If I were to write myself a letter, I would not have been daring enough to see future events through.
I certainly would have chosen paths a lot easier, than the one I found myself wandering.
But if I had found a letter in my youth that I had written today, I think this is what it would have said:
You might want to sit down for this. No, seriously. Sit down, I’ll wait.
First, you have a tendency to read between the lines and be skeptical. Don’t do that here.
Secondly, whether you like what you are going to read here or not, it is your path to purpose. Consider this a heads-up, but you can’t change anything that is going to happen or you won’t be who you are meant to be.
Let’s get started, shall we?
You know that wild streak of independence you have? You are going to need that in your mid 30s. There will be a moment (and you’ll know it when it happens) that no matter what your fear is or how much you think you can’t do it alone; you are going to have to. You will need to cling to it for survival for a while. That independence that promotes the feeling of not caring what others think or tell you to do, is going to be essential.
Similarly, that humor that is slightly dark and often sarcastic; go ahead and keep that. Right now some don’t seem to “get you” and you feel alone, but trust me when I tell you that you will be remembered later in life for it. There are little things that you say right now, that are impacting people and you aren’t aware of it.

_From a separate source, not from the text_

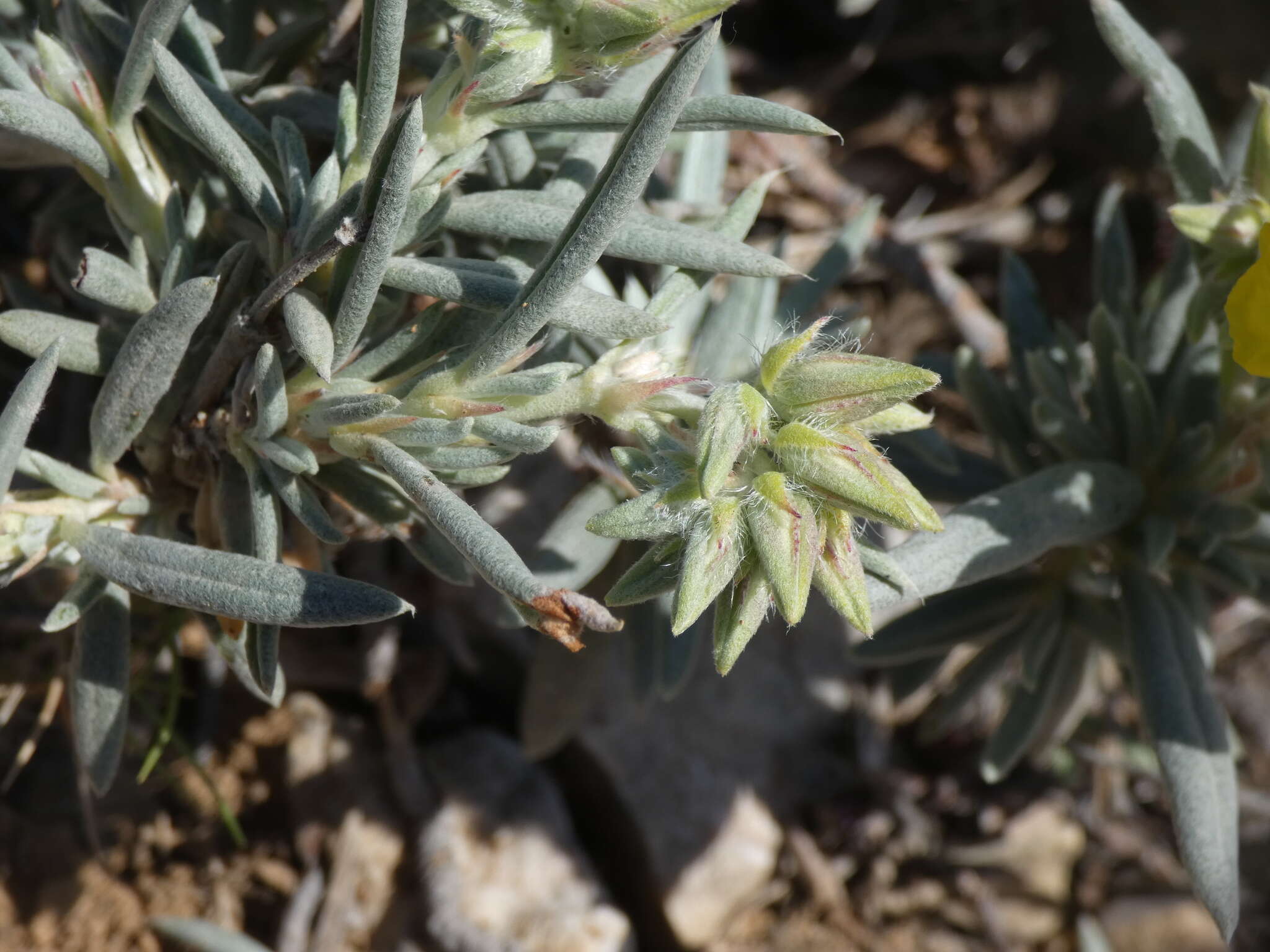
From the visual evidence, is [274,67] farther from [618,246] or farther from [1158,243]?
[1158,243]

That concept you have of marrying Prince Charming and not having any kids while the two of you travel into the wilds of Africa? This one is a doozy and I hate to spoil it for you; but let me just tell you that it’s good you have a sense of humor.

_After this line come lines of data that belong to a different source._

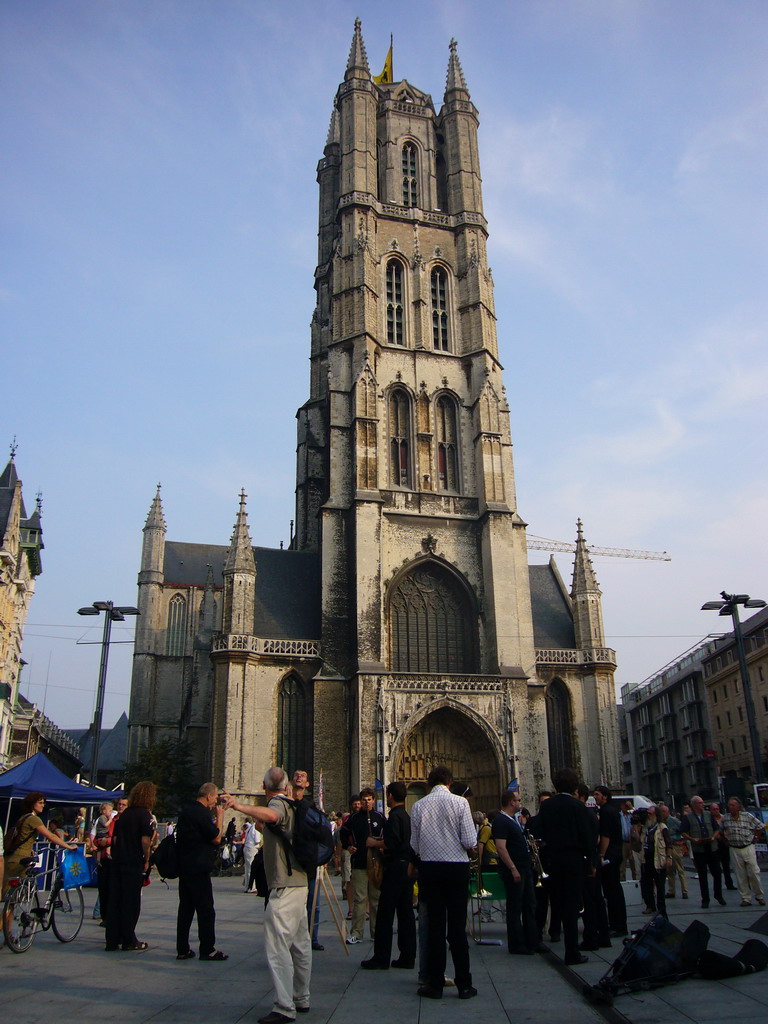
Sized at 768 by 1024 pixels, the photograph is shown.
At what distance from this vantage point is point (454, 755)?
30609 mm

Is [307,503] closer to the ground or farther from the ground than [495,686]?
farther from the ground

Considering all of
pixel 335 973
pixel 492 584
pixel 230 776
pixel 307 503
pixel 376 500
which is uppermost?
pixel 307 503

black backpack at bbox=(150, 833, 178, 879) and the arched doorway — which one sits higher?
the arched doorway

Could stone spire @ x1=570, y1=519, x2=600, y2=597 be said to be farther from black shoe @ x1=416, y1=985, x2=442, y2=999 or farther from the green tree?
black shoe @ x1=416, y1=985, x2=442, y2=999

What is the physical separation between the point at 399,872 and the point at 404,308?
102 ft

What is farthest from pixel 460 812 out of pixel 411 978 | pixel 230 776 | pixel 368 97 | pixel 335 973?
pixel 368 97

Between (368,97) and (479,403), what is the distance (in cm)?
1617

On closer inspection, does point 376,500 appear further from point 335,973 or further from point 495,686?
point 335,973

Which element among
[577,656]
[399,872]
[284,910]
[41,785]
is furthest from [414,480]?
[284,910]

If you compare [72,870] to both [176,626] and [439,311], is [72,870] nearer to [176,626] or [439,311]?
[439,311]

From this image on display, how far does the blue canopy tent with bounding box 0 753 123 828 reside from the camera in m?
16.2

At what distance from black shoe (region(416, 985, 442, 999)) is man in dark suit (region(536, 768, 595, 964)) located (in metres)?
1.59

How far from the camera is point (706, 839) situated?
12.3 meters

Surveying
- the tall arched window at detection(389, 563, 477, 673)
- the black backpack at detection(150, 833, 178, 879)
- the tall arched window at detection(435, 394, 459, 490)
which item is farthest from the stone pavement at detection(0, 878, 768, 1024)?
the tall arched window at detection(435, 394, 459, 490)
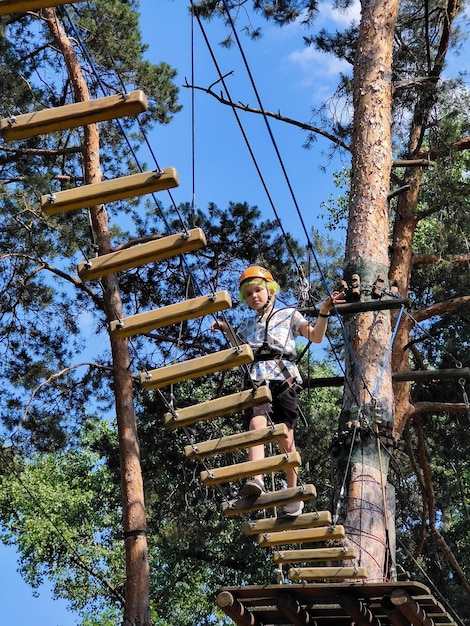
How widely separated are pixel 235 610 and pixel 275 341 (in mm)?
1399

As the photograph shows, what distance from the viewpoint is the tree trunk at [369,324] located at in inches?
198

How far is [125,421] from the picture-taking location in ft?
32.2

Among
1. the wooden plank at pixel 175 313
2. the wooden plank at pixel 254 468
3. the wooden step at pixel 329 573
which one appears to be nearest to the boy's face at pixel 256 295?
the wooden plank at pixel 254 468

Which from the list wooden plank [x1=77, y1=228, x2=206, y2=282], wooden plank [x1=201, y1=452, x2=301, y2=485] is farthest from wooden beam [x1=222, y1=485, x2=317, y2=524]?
wooden plank [x1=77, y1=228, x2=206, y2=282]

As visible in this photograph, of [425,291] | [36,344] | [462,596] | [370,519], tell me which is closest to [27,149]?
[36,344]

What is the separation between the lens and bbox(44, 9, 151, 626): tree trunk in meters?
8.80

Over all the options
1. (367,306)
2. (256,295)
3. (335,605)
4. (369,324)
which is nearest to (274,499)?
(335,605)

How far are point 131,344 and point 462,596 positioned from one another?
5988 millimetres

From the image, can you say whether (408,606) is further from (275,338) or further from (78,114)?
(78,114)

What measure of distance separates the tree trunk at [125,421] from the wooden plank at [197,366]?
554 centimetres

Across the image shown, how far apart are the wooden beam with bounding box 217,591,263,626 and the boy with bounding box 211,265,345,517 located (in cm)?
65

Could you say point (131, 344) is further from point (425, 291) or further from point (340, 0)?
point (340, 0)

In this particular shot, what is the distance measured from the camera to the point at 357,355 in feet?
18.1

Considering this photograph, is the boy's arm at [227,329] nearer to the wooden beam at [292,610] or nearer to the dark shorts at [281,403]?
the dark shorts at [281,403]
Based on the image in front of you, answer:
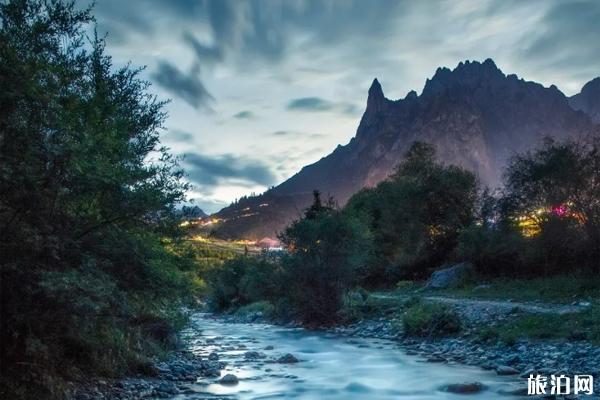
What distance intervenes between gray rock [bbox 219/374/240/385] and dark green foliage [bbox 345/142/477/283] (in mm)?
36027

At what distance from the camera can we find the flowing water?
51.2ft

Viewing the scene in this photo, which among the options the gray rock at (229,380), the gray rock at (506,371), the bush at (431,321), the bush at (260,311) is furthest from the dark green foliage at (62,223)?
the bush at (260,311)

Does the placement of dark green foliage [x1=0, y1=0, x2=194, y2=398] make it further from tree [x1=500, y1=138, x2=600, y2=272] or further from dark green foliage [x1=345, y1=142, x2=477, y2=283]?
dark green foliage [x1=345, y1=142, x2=477, y2=283]

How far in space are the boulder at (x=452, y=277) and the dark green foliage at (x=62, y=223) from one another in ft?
104

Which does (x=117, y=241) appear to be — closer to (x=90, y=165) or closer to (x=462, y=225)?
(x=90, y=165)

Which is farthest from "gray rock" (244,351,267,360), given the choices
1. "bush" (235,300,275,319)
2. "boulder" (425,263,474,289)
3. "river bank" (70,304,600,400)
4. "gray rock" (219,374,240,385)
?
"boulder" (425,263,474,289)

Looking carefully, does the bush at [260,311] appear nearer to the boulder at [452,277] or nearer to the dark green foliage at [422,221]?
the dark green foliage at [422,221]

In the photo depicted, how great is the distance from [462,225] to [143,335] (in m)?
43.2

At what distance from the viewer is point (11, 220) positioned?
8.77 metres

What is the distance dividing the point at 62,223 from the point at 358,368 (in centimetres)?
1406

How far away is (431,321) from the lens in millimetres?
26391

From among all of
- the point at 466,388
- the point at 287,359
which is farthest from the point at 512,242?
the point at 466,388

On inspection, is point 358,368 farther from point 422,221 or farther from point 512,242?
point 422,221

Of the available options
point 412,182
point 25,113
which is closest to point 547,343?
point 25,113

I know you sit in Church faithfully every Sunday and you half listen. You have a tendency to flip to the “stories” in the Bible during lessons and let your mind wander away. It’s OK, because while you think you are just reading stories, the truth of faith, grace, mercy and forgiveness are being committed to a small part of your soul that will in a moment of utter desperation be recalled and help you rise from the ashes as you remember all those who went before you.
Keep practice writing your short stories, humorous anecdotes, poetry and insights of the little things. You have no idea where this is going to lead you and it’s going to humble you beyond measure.

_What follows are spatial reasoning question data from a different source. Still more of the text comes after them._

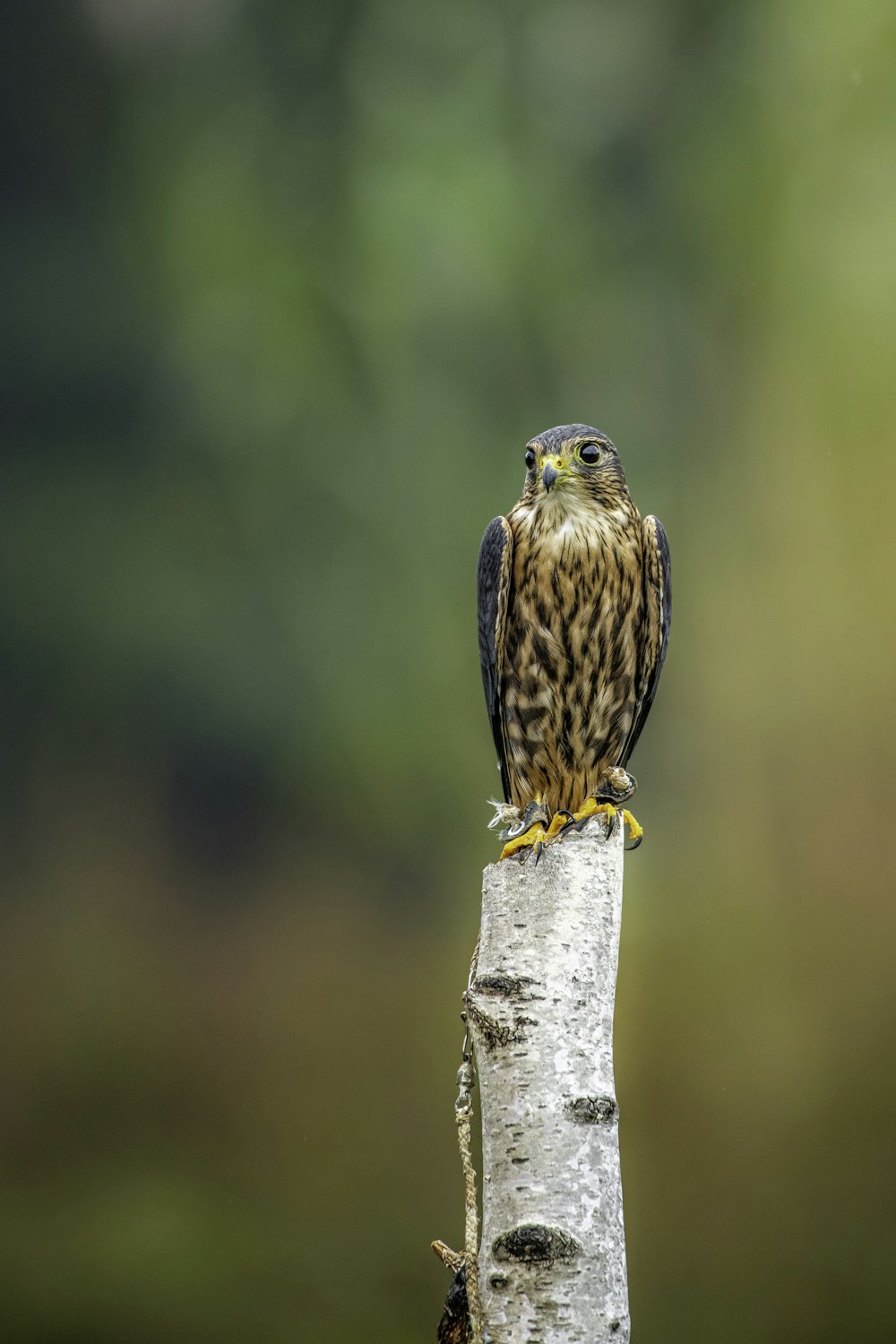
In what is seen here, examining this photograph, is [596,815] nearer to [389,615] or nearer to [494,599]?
[494,599]

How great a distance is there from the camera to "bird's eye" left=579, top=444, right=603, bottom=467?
214cm

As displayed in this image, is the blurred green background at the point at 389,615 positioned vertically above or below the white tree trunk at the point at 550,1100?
above

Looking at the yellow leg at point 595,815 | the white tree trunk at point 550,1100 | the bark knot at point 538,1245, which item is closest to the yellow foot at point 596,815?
the yellow leg at point 595,815

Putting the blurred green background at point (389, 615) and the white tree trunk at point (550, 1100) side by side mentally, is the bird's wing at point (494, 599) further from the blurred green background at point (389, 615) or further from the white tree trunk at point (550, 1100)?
the blurred green background at point (389, 615)

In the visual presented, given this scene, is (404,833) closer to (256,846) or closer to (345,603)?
(256,846)

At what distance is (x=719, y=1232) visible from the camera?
2783 mm

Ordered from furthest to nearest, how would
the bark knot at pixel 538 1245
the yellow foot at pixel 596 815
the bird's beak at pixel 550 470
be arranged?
the bird's beak at pixel 550 470 → the yellow foot at pixel 596 815 → the bark knot at pixel 538 1245

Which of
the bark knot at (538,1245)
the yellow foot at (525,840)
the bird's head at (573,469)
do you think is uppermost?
the bird's head at (573,469)

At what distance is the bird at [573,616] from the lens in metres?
2.15

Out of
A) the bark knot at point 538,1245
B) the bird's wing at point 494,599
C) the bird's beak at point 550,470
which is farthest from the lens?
the bird's wing at point 494,599

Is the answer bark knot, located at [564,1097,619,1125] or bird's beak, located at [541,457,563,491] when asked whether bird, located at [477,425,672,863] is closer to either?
bird's beak, located at [541,457,563,491]

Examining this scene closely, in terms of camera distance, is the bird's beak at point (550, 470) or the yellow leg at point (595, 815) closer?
the yellow leg at point (595, 815)

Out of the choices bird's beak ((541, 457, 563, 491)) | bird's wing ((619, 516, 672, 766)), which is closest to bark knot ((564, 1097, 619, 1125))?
bird's wing ((619, 516, 672, 766))

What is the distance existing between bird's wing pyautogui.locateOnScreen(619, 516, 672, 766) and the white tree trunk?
68 cm
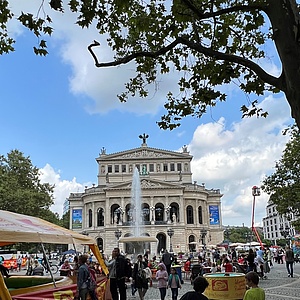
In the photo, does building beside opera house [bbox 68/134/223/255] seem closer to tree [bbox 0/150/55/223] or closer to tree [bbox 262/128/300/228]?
tree [bbox 0/150/55/223]

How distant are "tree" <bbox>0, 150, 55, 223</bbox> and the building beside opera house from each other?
22.1m

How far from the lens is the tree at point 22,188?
47.0 metres

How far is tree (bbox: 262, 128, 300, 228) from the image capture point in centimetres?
2595

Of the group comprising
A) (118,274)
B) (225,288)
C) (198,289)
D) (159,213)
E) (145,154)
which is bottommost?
(225,288)

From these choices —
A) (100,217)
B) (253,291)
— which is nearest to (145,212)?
(100,217)

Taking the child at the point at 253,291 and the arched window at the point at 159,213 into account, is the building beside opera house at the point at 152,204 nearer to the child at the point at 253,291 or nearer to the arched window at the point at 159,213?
the arched window at the point at 159,213

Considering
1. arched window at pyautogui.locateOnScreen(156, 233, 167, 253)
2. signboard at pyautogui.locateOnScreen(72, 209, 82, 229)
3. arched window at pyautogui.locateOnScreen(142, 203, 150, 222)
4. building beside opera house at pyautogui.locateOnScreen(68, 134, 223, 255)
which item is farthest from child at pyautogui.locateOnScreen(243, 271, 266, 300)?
→ signboard at pyautogui.locateOnScreen(72, 209, 82, 229)

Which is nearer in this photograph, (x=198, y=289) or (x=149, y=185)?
(x=198, y=289)

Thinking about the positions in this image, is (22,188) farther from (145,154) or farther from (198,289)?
(198,289)

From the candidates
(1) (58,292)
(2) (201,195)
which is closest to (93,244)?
(1) (58,292)

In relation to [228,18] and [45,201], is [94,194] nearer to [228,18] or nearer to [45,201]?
[45,201]

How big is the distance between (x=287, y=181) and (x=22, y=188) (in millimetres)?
35763

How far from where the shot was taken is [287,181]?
87.9 feet

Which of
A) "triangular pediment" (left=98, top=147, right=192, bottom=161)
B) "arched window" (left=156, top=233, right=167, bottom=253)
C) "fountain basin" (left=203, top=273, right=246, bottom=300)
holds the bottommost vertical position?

You have this stubborn selfish part of your mind that tells you no matter what happens, you can do better and you deserve better. There will come a day that you will be lying there battered and hopeless. That little voice that seems selfish will be your savior in those times. It will also come to truth when your path twists suddenly and it is proved that you do deserve better and you get it.
Still sitting down?
Your life is going to be a test of pain for quite some time, but know that its all going to worth it. Every single time that you fall and feel alone, you aren’t. Every step, every stumble, every victory, every broken heart; its worth it. You are going to overcome and exceed your dreams, because it is your purpose.
There is going to be about 2 hours in your life that you consider quitting everything. The amount of guilt, hurt and utter despair is going to overwhelm you to the point of desperation. In those moments you will feel the still, quiet voice of your Father in your heart. You will be so covered in love and forgiveness that you will endure. You will be saved when you need it the most and you will be reminded that you are worth everything.
This life? It’s going to be beautiful and shining after the darkest moments.
You are going to be fine.
You are going to be blessed.
You are going to be amazing in ways that you cannot comprehend.
…and frankly…I can’t wait to see your face when you see what your purpose actually is.